In this notebook I experiment with adding additional features to the Numerai dataset using t-distributed stochastic neighbor embedding (t-SNE). It is a machine learning dimension reduction tool that is often used for visualizing data in 2 or 3 dimensions, much like PCA. Unlike PCA, it can also work with non-linear / non-parametric data. A number of models have benefited from the use of additional t-SNE features prior to running the main classification algorithm.

T-SNE works by finding patterns within observable clusters in the dataset. It then maps these clusters to a probability distribution in a lower dimension space. The underlying data is no longer visible, but local similarities between points are preserved.
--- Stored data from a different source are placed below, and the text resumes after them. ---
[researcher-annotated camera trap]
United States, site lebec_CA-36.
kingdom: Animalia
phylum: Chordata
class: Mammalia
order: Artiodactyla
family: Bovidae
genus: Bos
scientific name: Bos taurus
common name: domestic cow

I suggest the following video if you want a theoretical understanding of t-SNE from the creator: https://www.youtube.com/watch?v=RJVL80Gg3lA&t

And a practical guide to tuning its parameters: https://distill.pub/2016/misread-tsne/

I’m using an adapted version of Jim Flemings t-SNE pipeline found here: https://github.com/jimfleming/numerai/blob/master/prep_data.py

### Why Apply t-SNE to Numerai’s dataset?¶

If you’ve worked with Numerai data before, you’ll notice that it does not contain any feature distinctions, and that each feature has been normalized between 0 and 1. Richard Craib, the founder of Numerai, explains the reason and method of this data encryption here: https://medium.com/numerai/encrypted-data-for-efficient-markets-fffbe9743ba8. As such, adding features via dimensionality reduction is the only sensible way I can think of for squeezing any additional features into the training dataset.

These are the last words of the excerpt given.